Ah, happy memories of the 1990s classroom. The flicker of the CRT screen; the interactive whiteboard; the screeching from the dial-up internet modem; the frantic searching for the Encyclopedia Britannica CD-Rom. These images are now as archaic as the blackboard and the slide rule. Gone are the boxy computers under a dust sheet in the corner. They’ve been replaced by hordes of gadgets, now mostly in the hands of the pupils. Walking into a classroom today is like visiting an Apple Store.
The role of technology in schools has evolved in three phases. It all began in the 1980s with the arrival of the BBC Micro and the affordable personal computer. These shiny wonder machines provided useful diversion for excited pupils and confused teachers. In the 1990s, the computers became bigger, more colourful and easier to use, but their role in the classroom barely altered. Even the addition of the odd ISDN line and flaky internet connection did not bring computers out of their lonely corner.

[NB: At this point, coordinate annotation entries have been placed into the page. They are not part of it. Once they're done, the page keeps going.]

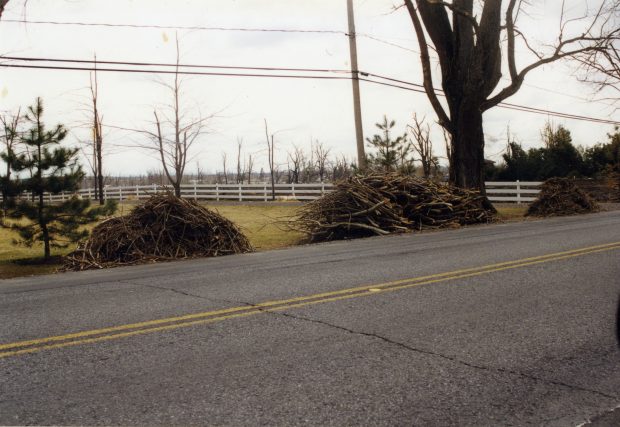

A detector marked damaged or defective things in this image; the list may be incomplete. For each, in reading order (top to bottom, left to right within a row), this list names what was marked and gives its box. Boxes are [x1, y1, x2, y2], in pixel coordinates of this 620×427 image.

crack in pavement [231, 300, 620, 404]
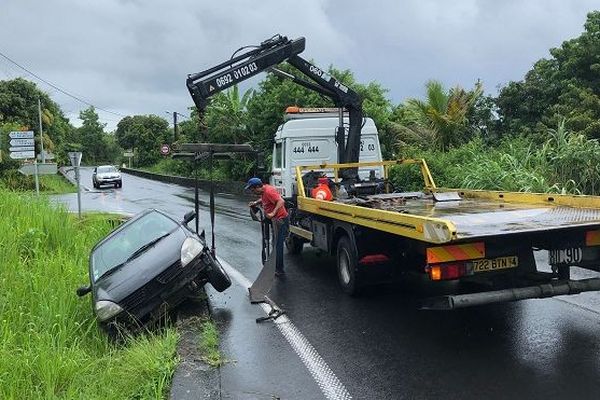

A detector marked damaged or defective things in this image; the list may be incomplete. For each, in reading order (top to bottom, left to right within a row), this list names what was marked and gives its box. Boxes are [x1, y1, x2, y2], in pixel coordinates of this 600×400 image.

crashed black car [77, 208, 230, 336]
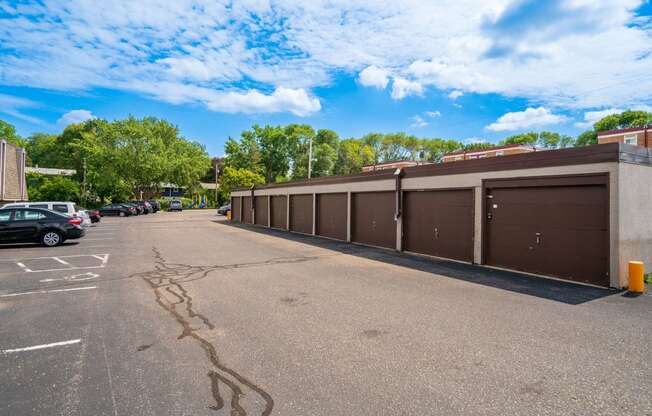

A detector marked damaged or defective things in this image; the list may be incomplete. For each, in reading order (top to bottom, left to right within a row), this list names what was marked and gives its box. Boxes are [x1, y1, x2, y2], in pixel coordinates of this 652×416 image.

crack in asphalt [131, 249, 278, 414]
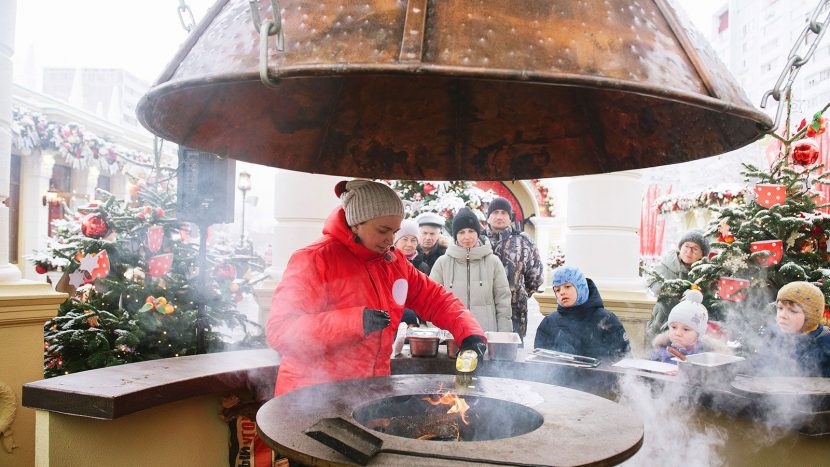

The second phase was the introduction of the dreadful subject of ICT, or Information and Communications Technology. The concept of coaching pupils to use computers for everyday tasks was sensible, but barely anybody knew what they were doing. ICT lessons were often taught by non-specialist teachers who didn’t like or understand their subject, so they blindly followed the manual. PowerPoint slides and clipart images were used to bore pupils into submission, even though most of them could have worked out the whole course for themselves, given the chance. Instead of incubating a generation of computer-literate youngsters, ICT instead turned them off technology. Good thing that Michael Gove has removed it from the new national curriculum.
The third phase is the one schools have entered today. Computers and curriculum now have a symbiotic relationship. Thanks to Moore’s law, which states that the power of computing doubles approximately every two years, pupils now hold more technological power in their hands than an entire school had 30 years ago.